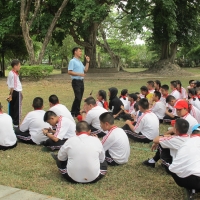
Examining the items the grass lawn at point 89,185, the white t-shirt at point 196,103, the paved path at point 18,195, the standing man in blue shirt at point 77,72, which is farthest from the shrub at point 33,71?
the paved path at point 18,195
...
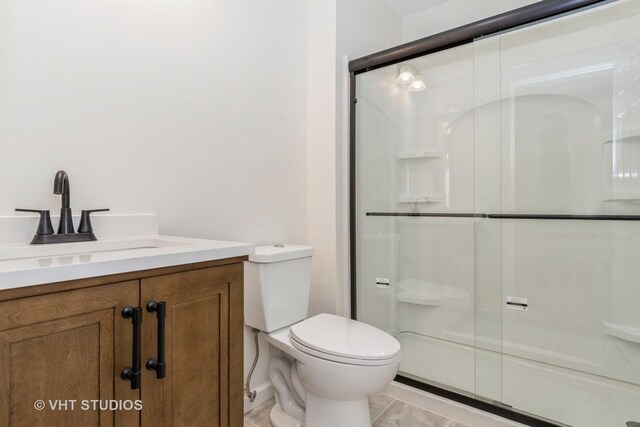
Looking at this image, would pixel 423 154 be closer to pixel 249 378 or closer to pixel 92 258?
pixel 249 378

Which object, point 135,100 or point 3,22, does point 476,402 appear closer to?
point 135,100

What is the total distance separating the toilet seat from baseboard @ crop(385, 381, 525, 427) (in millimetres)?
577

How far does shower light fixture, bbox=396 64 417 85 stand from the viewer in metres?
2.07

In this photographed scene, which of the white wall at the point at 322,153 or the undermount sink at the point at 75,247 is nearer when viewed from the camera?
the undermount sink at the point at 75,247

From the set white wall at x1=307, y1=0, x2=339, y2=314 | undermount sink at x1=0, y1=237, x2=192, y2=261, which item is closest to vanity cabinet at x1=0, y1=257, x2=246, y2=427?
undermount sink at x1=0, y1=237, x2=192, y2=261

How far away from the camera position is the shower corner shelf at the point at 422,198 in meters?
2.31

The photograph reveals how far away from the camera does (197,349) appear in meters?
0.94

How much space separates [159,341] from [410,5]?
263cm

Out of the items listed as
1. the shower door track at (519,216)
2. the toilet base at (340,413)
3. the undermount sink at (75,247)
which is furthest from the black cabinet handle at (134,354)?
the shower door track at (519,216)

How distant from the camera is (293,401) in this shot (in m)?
* * *
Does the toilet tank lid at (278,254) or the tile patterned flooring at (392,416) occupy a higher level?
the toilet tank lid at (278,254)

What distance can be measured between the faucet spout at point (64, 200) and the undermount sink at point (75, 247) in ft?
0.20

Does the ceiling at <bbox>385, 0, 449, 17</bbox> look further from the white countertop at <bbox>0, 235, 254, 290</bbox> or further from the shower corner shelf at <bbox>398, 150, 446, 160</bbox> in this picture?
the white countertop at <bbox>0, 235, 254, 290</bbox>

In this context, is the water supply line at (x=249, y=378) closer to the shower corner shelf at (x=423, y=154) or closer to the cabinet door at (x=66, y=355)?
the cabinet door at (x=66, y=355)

Stated goal
Can you return everything in the data from the line containing "How far away from the camera position" down to the line containing "How distant from", both included, with no changes?

Exercise response
How far away from the camera position is the shower corner shelf at the point at 422,198 in meters?
2.31

The photograph reveals how far away from the camera does (197,349) appear in meters?
0.94

How much space separates [159,341] from [410,5]?
263cm

Out of the items listed as
1. the shower door track at (519,216)
2. the toilet base at (340,413)
3. the undermount sink at (75,247)
which is furthest from the black cabinet handle at (134,354)?
the shower door track at (519,216)

How distant from the camera is (293,401) in this shot (in m)?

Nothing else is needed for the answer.